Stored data
»»
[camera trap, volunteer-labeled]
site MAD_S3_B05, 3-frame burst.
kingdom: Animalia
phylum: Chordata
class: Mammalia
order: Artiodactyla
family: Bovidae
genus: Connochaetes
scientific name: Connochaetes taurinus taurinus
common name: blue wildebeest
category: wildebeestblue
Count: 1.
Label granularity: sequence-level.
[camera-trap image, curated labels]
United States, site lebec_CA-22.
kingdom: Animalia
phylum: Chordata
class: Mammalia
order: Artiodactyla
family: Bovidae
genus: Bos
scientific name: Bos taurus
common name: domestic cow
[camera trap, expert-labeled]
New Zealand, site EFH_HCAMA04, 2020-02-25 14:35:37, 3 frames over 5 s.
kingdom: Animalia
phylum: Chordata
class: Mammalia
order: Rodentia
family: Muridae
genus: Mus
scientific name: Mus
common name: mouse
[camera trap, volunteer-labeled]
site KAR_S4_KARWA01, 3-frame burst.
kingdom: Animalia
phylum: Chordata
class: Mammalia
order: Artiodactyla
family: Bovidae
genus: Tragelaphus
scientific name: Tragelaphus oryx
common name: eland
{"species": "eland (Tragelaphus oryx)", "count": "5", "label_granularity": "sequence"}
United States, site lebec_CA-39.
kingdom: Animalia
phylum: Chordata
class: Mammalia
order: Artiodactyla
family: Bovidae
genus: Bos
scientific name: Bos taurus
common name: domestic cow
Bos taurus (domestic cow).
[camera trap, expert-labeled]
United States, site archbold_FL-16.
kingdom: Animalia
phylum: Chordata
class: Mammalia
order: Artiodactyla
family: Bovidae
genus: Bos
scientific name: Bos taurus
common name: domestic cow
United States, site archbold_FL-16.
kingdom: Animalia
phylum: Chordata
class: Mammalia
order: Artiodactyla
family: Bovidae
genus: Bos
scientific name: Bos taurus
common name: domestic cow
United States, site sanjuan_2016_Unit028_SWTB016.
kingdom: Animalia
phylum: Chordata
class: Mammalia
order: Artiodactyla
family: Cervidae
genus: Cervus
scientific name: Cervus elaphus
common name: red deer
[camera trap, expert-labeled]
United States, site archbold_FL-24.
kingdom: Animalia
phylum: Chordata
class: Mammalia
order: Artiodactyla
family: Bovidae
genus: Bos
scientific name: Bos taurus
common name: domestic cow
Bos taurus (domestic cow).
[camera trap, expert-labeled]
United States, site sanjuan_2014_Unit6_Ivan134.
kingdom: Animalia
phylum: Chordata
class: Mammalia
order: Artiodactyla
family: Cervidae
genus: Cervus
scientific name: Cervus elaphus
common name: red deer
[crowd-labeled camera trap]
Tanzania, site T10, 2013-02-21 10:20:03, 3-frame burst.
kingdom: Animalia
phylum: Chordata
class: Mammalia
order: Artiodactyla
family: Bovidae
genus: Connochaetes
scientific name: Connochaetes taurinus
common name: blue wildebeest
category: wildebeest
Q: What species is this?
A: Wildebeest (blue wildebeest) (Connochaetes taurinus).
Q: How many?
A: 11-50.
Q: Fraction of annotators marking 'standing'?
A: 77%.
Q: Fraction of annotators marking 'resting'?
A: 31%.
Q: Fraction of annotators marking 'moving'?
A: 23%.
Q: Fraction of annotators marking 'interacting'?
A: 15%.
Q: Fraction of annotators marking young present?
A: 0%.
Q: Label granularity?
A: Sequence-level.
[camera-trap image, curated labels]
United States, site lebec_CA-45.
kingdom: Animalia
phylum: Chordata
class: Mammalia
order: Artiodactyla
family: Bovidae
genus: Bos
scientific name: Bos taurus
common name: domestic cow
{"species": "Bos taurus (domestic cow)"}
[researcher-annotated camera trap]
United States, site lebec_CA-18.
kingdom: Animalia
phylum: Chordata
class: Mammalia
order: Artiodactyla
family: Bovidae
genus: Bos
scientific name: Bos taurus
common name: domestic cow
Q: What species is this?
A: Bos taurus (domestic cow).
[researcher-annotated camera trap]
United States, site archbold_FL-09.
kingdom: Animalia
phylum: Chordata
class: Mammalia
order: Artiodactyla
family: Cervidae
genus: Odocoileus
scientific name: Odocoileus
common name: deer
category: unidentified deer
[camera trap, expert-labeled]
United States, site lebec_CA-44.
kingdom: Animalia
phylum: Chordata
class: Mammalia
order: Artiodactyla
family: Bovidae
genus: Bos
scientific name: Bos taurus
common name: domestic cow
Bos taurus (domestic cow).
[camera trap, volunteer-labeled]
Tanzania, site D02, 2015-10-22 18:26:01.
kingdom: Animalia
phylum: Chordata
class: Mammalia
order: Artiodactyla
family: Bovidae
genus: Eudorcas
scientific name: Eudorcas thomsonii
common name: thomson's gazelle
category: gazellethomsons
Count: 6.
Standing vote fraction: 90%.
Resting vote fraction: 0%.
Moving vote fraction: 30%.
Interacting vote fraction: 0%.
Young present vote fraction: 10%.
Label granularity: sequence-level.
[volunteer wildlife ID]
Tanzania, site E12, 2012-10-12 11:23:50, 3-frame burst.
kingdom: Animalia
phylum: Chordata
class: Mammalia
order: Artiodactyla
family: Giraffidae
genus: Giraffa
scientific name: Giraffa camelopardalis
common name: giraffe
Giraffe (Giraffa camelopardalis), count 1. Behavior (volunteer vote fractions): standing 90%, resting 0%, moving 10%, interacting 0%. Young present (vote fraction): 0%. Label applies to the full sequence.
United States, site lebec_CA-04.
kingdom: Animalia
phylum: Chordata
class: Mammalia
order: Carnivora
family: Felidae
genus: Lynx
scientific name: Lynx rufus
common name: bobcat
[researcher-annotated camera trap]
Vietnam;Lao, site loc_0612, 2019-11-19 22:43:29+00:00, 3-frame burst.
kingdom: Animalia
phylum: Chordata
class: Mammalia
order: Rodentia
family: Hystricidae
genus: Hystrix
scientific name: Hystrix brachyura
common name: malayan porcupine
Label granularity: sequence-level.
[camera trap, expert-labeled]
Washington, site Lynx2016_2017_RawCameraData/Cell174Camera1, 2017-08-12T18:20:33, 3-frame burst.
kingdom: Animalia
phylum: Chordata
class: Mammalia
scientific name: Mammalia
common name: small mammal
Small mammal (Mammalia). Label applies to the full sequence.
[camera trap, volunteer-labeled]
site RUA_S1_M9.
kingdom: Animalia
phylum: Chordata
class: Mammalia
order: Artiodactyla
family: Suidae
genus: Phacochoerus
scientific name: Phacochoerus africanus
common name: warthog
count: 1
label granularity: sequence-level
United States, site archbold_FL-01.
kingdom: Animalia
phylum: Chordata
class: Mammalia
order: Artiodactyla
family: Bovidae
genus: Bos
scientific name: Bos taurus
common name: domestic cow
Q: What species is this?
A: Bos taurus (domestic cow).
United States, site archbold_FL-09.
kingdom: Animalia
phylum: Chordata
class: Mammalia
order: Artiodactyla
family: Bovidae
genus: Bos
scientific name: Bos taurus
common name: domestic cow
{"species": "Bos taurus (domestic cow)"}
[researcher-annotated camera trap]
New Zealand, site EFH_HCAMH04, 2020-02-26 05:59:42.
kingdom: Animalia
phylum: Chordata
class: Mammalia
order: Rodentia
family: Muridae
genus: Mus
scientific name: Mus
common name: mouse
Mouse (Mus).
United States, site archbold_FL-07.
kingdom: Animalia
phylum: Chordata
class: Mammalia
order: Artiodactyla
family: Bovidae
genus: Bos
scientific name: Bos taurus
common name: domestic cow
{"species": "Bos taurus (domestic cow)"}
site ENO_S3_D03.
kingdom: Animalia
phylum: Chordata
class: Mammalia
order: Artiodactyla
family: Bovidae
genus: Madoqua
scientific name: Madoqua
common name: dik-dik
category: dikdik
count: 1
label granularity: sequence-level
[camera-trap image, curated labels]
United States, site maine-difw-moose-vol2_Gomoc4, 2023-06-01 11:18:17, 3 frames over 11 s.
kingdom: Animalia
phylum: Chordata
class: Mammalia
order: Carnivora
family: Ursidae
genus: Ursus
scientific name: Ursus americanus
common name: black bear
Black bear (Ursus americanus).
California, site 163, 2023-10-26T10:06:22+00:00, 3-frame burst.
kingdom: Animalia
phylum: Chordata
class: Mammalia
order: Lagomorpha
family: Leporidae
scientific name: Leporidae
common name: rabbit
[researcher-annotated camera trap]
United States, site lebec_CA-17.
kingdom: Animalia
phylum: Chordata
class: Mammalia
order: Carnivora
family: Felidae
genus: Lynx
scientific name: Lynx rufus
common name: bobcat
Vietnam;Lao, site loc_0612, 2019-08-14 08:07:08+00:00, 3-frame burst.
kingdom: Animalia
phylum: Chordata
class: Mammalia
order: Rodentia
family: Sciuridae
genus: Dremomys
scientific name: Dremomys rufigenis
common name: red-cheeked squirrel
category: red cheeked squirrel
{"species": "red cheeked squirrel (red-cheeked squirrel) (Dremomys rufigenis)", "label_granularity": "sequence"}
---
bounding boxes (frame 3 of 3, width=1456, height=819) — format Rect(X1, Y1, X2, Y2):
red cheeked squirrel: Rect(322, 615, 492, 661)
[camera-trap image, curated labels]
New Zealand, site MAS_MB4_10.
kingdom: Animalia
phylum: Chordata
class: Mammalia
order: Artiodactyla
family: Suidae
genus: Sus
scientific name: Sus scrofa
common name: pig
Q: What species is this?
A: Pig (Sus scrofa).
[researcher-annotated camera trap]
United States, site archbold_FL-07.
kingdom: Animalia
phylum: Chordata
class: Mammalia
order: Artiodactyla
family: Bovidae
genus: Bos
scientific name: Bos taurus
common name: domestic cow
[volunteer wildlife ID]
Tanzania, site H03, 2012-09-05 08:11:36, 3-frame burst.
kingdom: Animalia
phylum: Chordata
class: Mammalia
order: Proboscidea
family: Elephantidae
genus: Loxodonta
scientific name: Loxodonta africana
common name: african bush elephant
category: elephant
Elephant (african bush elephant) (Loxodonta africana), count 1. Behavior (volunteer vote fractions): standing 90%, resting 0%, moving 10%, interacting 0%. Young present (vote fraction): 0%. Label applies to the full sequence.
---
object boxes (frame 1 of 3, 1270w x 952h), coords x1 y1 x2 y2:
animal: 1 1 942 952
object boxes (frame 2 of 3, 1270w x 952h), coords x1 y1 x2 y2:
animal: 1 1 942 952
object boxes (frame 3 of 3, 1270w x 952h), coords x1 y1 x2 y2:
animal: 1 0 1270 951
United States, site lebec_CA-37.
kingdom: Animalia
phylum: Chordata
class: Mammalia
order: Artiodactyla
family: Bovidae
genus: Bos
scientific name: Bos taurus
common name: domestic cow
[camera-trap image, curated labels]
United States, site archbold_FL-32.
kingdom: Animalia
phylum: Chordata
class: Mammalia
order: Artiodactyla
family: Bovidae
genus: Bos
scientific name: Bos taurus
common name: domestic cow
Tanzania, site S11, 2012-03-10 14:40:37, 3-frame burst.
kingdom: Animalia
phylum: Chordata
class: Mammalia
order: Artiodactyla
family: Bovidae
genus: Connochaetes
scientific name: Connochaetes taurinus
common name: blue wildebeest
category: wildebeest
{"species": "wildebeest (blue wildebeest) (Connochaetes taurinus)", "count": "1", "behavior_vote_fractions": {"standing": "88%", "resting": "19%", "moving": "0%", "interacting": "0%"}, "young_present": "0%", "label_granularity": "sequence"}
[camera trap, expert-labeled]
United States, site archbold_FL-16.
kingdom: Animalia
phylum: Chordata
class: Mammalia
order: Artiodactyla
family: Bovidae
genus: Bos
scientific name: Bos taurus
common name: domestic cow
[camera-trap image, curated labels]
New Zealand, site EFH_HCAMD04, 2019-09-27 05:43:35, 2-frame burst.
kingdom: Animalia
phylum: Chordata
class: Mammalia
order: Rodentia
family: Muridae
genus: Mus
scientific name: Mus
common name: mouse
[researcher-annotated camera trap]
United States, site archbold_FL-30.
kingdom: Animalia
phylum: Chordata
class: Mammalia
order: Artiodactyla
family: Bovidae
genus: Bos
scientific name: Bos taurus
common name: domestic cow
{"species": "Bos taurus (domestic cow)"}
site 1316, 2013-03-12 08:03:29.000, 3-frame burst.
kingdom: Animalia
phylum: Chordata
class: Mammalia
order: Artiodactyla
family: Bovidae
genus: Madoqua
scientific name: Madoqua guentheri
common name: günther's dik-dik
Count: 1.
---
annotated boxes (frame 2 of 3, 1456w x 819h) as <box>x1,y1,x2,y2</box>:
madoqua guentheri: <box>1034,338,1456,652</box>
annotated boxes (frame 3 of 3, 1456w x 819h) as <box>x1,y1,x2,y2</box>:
««
__Work to be completed__: Restate word for word the lines of the data above, starting at the line containing "Young present vote fraction: 10%." and ending at the line containing "scientific name: Giraffa camelopardalis", both included, and nothing more.

__Answer section__:
Young present vote fraction: 10%.
Label granularity: sequence-level.
[volunteer wildlife ID]
Tanzania, site E12, 2012-10-12 11:23:50, 3-frame burst.
kingdom: Animalia
phylum: Chordata
class: Mammalia
order: Artiodactyla
family: Giraffidae
genus: Giraffa
scientific name: Giraffa camelopardalis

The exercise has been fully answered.